WHAT IS EXPECTED: Pick out every line in the material below that includes the string "bbox", and copy each one. Case counts, so only lines with a matching case qualify.

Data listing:

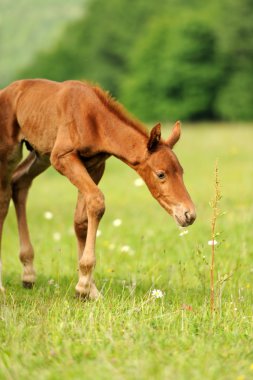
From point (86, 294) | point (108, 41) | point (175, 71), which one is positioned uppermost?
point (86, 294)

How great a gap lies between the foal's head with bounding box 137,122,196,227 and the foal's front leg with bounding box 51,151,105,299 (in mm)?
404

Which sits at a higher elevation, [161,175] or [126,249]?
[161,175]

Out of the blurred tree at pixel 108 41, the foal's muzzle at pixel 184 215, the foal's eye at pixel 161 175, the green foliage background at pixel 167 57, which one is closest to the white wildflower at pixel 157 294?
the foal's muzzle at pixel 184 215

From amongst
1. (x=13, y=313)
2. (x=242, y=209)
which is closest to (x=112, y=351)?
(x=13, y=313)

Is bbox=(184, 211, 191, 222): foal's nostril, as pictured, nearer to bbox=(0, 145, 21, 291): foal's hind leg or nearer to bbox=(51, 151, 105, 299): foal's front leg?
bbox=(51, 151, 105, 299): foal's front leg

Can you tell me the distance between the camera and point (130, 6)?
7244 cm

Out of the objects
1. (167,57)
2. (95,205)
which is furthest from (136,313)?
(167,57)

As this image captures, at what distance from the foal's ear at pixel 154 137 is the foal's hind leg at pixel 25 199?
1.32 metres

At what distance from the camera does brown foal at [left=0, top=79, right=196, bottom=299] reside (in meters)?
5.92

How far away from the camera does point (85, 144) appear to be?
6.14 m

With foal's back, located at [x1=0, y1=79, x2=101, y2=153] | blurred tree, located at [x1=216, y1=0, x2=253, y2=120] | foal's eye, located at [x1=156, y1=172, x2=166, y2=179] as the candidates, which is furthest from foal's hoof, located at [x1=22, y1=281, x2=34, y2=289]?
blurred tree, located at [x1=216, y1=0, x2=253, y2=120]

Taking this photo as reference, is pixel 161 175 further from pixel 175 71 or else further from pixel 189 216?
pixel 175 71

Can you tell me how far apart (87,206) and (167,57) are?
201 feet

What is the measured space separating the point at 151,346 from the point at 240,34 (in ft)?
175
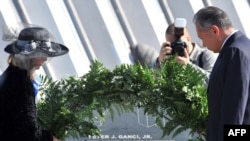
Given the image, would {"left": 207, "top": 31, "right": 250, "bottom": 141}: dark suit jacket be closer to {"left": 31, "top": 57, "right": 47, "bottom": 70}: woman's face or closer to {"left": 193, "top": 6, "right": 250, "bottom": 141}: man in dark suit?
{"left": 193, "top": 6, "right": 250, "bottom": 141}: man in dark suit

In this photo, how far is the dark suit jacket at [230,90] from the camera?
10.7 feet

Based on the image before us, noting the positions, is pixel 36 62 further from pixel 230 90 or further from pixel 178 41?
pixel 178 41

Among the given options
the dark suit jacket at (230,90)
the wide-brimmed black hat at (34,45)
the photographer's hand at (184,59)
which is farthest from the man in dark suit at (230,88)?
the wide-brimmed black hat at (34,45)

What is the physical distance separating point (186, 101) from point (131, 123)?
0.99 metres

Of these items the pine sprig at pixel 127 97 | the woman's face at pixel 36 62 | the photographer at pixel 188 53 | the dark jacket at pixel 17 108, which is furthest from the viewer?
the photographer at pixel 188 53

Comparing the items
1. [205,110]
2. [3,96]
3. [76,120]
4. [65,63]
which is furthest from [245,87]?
* * *
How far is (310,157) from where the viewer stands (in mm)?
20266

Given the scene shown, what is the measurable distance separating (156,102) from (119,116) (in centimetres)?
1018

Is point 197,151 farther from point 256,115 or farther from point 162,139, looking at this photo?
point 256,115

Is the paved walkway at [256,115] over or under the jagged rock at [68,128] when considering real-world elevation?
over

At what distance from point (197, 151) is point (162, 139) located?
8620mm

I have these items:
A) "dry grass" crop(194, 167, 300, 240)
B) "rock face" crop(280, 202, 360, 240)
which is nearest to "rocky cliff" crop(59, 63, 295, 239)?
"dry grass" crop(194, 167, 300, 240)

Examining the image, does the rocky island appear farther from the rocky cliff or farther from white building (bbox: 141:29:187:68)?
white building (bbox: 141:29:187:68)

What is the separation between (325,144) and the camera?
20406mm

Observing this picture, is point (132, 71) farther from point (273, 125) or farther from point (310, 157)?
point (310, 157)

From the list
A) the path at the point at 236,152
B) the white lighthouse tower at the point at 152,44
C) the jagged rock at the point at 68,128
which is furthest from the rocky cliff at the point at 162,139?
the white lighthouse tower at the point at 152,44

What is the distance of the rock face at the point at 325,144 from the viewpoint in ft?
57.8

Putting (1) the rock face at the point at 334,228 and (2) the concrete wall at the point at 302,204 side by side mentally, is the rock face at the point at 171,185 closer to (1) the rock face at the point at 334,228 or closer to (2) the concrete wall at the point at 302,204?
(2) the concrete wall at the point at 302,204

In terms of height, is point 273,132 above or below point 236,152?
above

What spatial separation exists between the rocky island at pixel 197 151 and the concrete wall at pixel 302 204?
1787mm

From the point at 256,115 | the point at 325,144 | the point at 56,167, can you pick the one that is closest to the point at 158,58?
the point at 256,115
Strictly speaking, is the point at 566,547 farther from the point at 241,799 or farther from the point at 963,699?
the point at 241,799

EXPECTED ANSWER:
Is bbox=(184, 211, 191, 222): foal's nostril, as pictured, nearer to bbox=(0, 145, 21, 291): foal's hind leg or nearer to bbox=(51, 151, 105, 299): foal's front leg?
bbox=(51, 151, 105, 299): foal's front leg
Examining the image, does the rocky island appear farther from the rocky cliff or farther from white building (bbox: 141:29:187:68)?
white building (bbox: 141:29:187:68)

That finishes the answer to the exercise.